→ **TEXT UNDER STUDY**
----------

Oct 16, 2016
I think it is amazing how life turns out. I say amazing and some of you might be thinking "Uh, no. Not the word I would use." Well, the Merriam-Webster Dictionary online defines amazing as "causing great surprise or wonder," and I can't think of a better way to describe the changes in my life since becoming the parent of a man who is transgender.
Take last weekend for example. I was invited to a Baltimore-area event called "Black Trans Men's Advocacy Summit." On the surface, this is not amazing. But I am not black, nor am I a man, nor am I transgender. So it amazed ME (and probably some of the other participants) that I attended this extremely wonderful event! Outside my comfort zone. In Baltimore (where I hate to drive). It was raining outside.
In my many years on planet Earth, this was not in my life plan. It was an amazing addition.
I met wonderful people. I have no idea who was transgender and who was not, and it didn't matter. Some folks identified themselves, and we all identified our preferred pronouns on our nametags. For purposes of confidentiality, you had to add a green sticker if it was "okay" for the group to use your photo on their webpage.

----------

→ **DATASET EXTRACT**
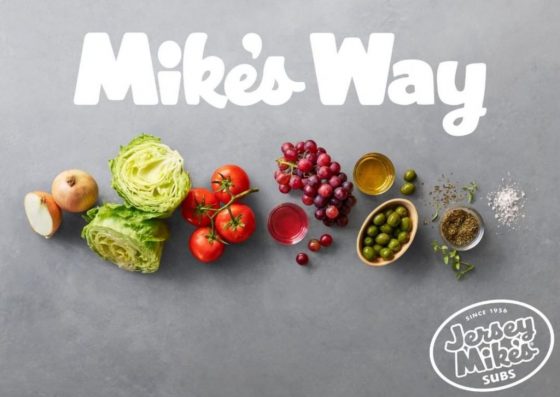 Mikes Way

----------

→ **WHAT YOU NEED TO DO**
From the essay about the advocacy summit, quote the passage that begins with the words "Oct 16, 2016" and ends after "an amazing addition.".

→ **RESULT**
Oct 16, 2016
I think it is amazing how life turns out. I say amazing and some of you might be thinking "Uh, no. Not the word I would use." Well, the Merriam-Webster Dictionary online defines amazing as "causing great surprise or wonder," and I can't think of a better way to describe the changes in my life since becoming the parent of a man who is transgender.
Take last weekend for example. I was invited to a Baltimore-area event called "Black Trans Men's Advocacy Summit." On the surface, this is not amazing. But I am not black, nor am I a man, nor am I transgender. So it amazed ME (and probably some of the other participants) that I attended this extremely wonderful event! Outside my comfort zone. In Baltimore (where I hate to drive). It was raining outside.
In my many years on planet Earth, this was not in my life plan. It was an amazing addition.